* **DESCRIPTION OF THE TASK**:
In the lines below, look for "flower". Copy each line where it appears.

========

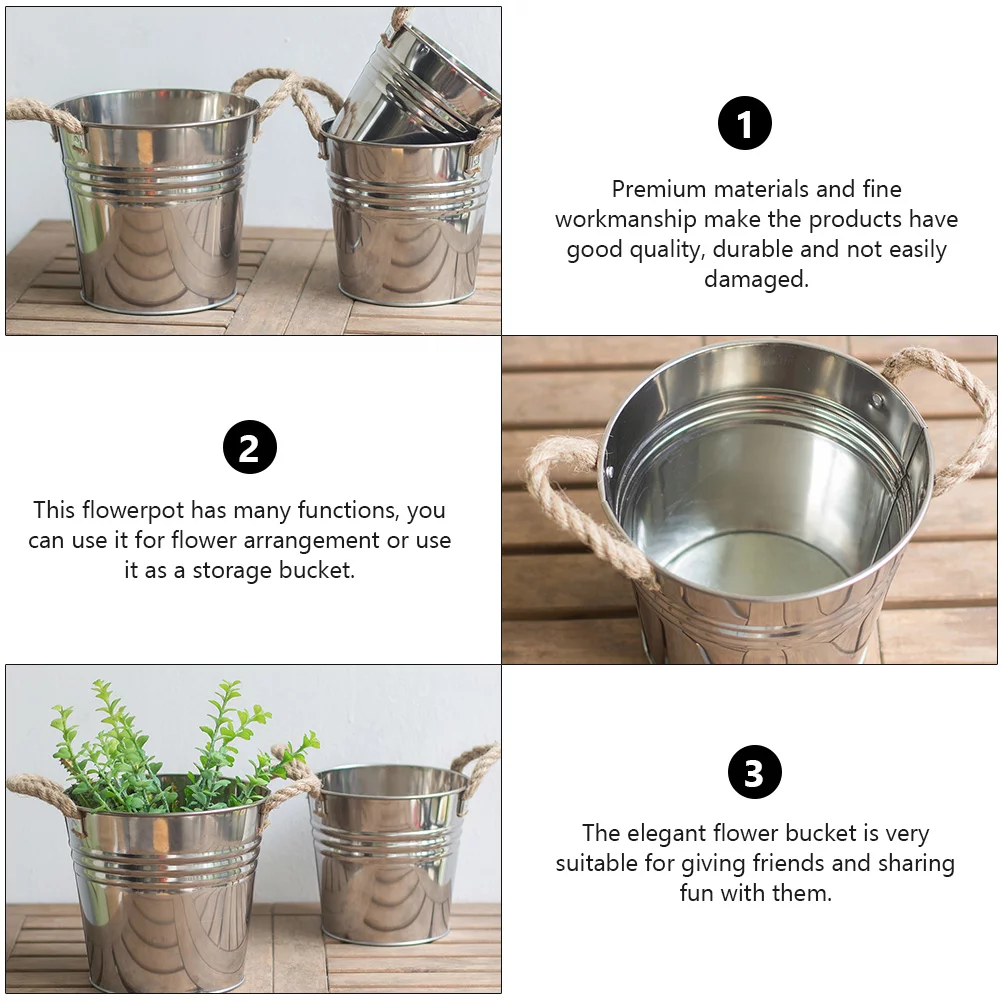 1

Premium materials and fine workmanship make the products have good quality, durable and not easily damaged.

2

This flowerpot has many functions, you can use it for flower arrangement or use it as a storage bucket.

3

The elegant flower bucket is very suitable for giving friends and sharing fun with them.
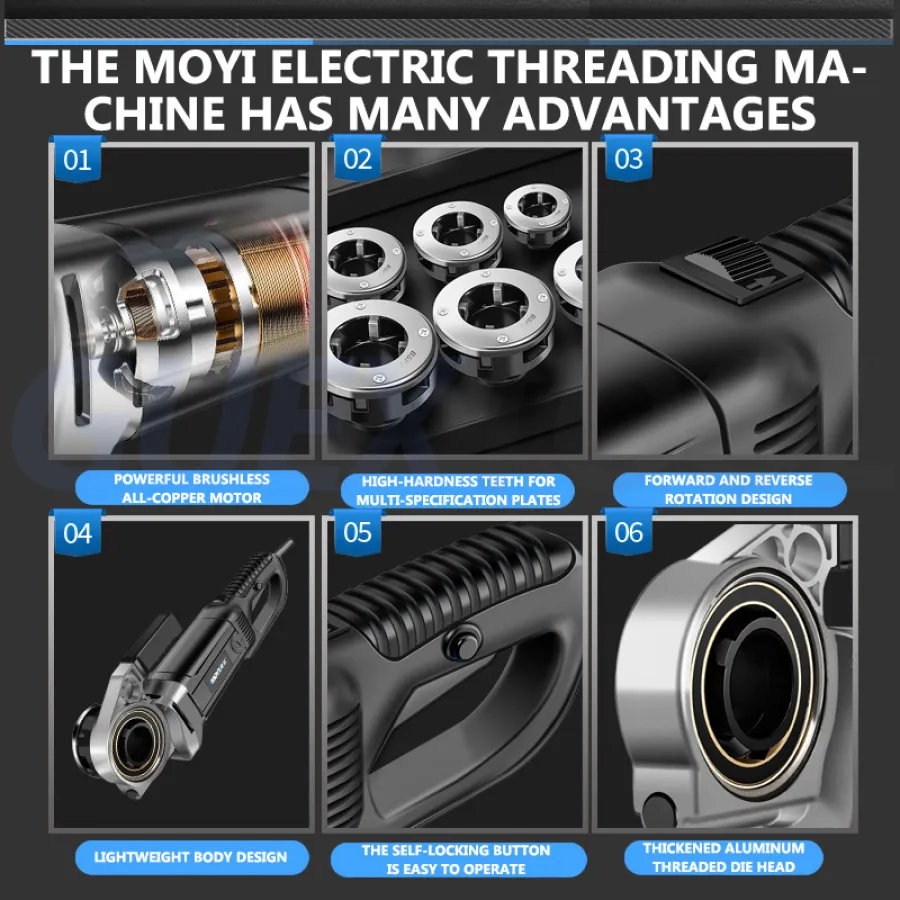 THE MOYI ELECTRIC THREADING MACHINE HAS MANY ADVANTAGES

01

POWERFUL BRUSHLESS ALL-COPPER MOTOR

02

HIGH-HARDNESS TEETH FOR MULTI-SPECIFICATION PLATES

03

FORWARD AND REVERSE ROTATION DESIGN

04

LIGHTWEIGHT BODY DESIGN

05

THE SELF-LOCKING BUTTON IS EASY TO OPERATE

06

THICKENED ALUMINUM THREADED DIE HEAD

========

* **SOLVED EXERCISE**:
This flowerpot has many functions, you can use it for flower arrangement or use it as a storage bucket.
The elegant flower bucket is very suitable for giving friends and sharing fun with them.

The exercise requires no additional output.